====== Passage
Monday, 4 July 2016

RUNNING INTO SUNRISE - A Writer's Residency

Sarah Bower writes about her residency at Lingnan University, Hong Kong:

Towards the end of 2013, I decided it was time to run away. I was working for the British Centre for Literary Translation, helping to run a mentoring scheme for emerging translators. This located me in a world in which no-one I worked with stayed anywhere for long, wherever they might be based. I’m a light sleeper and frequently found myself engaged in email exchanges with people in Bogota or Byron Bay at all hours of the day and night. It was exciting; it made my feet itch.

So I started to trawl the web and follow up personal contacts in pursuit of a writing residency. I’d set these up in Norwich for other writers and translators, and it quickly became clear to me that a residency would give me, not just the chance to get away, but the even more precious opportunity for uninterrupted writing time, something I hadn’t had since completing my MA in 2001.
============
Activity list
**A)** In the residency post, rewrite the paragraph beginning "So I started to trawl the web" more briefly, keeping its main facts.
**B)** Summarize the residency post in two sentences.
The material that comes next is taken from a different source.
====== Information shown
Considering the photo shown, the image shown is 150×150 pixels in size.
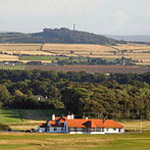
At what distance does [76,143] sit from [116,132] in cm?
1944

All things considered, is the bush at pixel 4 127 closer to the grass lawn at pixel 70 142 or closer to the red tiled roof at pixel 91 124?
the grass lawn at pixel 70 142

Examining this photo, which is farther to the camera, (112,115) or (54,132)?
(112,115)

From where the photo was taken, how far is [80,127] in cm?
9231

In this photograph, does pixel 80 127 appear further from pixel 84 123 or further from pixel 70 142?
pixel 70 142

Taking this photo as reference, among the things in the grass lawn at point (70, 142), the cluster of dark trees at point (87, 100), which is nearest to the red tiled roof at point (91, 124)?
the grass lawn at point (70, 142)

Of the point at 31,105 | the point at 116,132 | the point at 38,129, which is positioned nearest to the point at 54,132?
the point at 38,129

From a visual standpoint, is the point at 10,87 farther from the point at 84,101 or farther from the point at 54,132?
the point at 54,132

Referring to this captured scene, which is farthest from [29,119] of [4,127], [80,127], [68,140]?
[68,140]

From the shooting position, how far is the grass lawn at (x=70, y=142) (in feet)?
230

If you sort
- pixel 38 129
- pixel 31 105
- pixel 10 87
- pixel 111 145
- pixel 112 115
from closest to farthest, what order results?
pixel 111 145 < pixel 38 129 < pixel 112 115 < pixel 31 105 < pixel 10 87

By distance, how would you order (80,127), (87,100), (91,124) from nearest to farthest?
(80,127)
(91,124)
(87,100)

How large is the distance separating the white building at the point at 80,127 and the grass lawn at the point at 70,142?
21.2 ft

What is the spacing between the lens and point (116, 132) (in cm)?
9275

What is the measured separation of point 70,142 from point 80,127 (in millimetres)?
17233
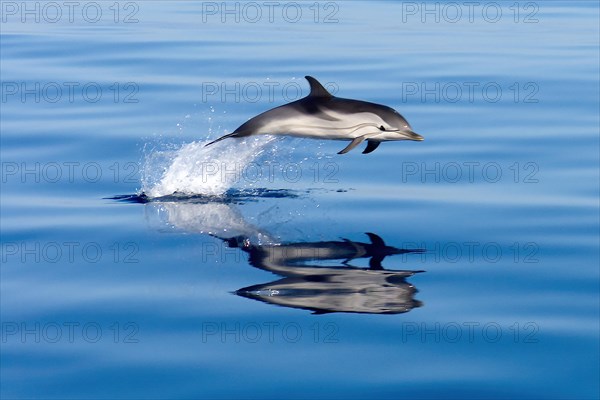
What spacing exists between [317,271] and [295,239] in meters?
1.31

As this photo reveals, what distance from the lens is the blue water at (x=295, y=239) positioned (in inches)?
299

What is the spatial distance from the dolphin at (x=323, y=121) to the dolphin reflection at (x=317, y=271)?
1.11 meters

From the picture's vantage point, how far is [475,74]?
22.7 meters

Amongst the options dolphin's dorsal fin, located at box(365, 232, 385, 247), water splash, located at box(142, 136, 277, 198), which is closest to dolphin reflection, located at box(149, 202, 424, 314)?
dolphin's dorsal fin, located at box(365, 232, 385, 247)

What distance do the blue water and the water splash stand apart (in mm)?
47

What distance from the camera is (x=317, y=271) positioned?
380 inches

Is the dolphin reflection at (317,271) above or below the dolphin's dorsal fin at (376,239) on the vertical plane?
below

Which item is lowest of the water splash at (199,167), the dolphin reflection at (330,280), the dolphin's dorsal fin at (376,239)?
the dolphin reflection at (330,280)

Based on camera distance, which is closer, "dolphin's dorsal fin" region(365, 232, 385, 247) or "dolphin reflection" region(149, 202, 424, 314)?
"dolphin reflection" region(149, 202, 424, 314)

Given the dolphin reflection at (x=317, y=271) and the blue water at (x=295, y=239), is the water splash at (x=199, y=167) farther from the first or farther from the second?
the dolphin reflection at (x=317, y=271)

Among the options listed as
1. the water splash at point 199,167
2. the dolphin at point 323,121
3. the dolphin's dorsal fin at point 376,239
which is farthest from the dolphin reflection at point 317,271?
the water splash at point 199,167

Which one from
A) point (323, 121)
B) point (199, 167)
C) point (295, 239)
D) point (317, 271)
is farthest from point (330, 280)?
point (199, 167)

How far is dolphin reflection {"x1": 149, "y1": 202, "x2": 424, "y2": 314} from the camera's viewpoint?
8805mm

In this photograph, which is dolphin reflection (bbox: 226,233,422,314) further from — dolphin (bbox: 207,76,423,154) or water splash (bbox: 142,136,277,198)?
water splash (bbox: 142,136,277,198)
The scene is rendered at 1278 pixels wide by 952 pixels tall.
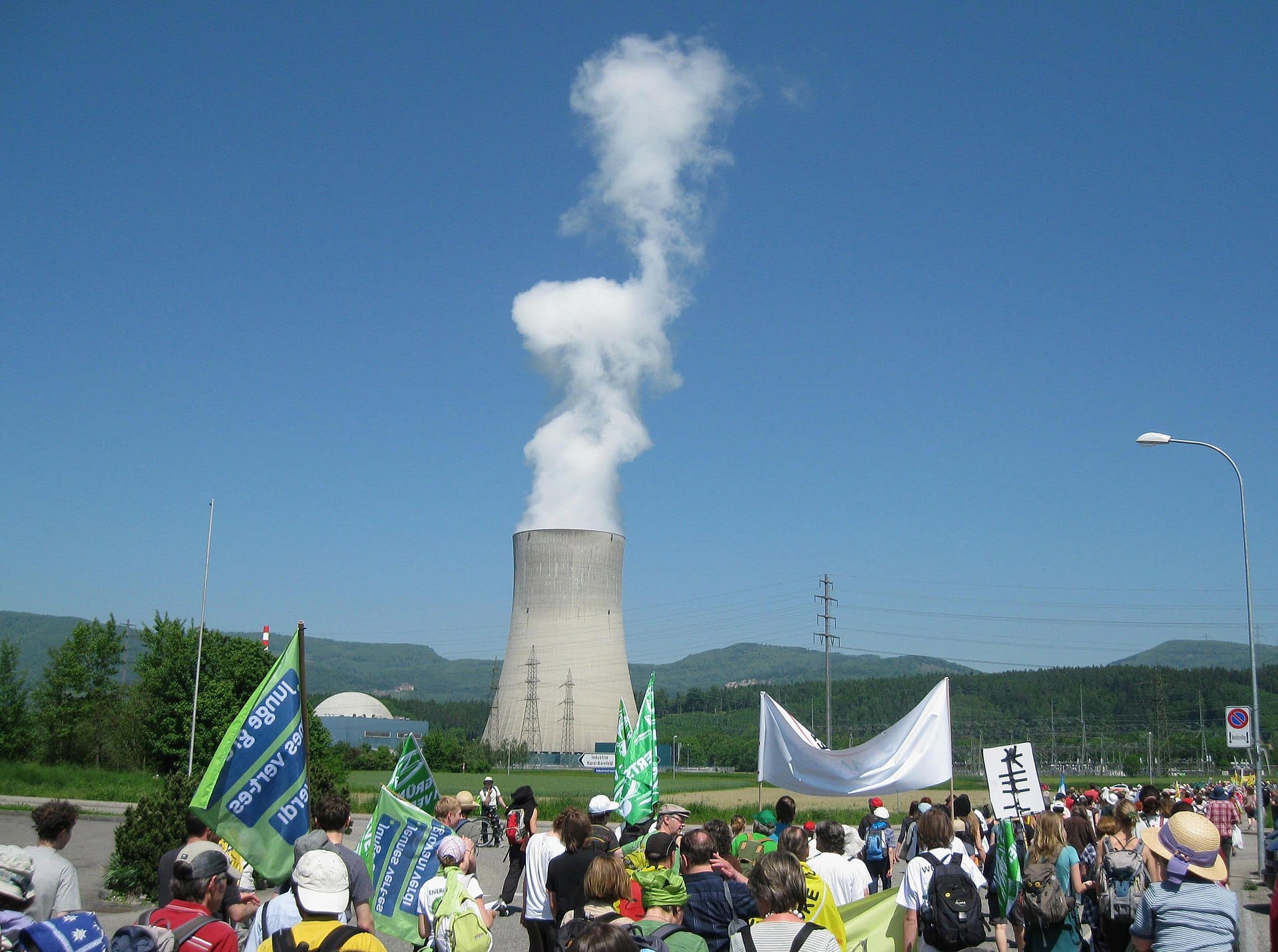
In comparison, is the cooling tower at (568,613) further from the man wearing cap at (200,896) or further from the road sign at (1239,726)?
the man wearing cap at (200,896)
============
Response list
**A)** I searched the web and followed up personal contacts to find a writing residency. Having set up residencies in Norwich for other writers and translators, I soon saw that one would offer not only a way to get away but also uninterrupted writing time, which I had not had since completing my MA in 2001.

**B)** Toward the end of 2013, Sarah Bower was helping run a mentoring scheme for emerging translators at the British Centre for Literary Translation, and the constant exchanges with people around the world made the writer decide it was time to run away. Bower then searched for a writing residency, which promised both an escape and uninterrupted writing time for the first time since a 2001 MA.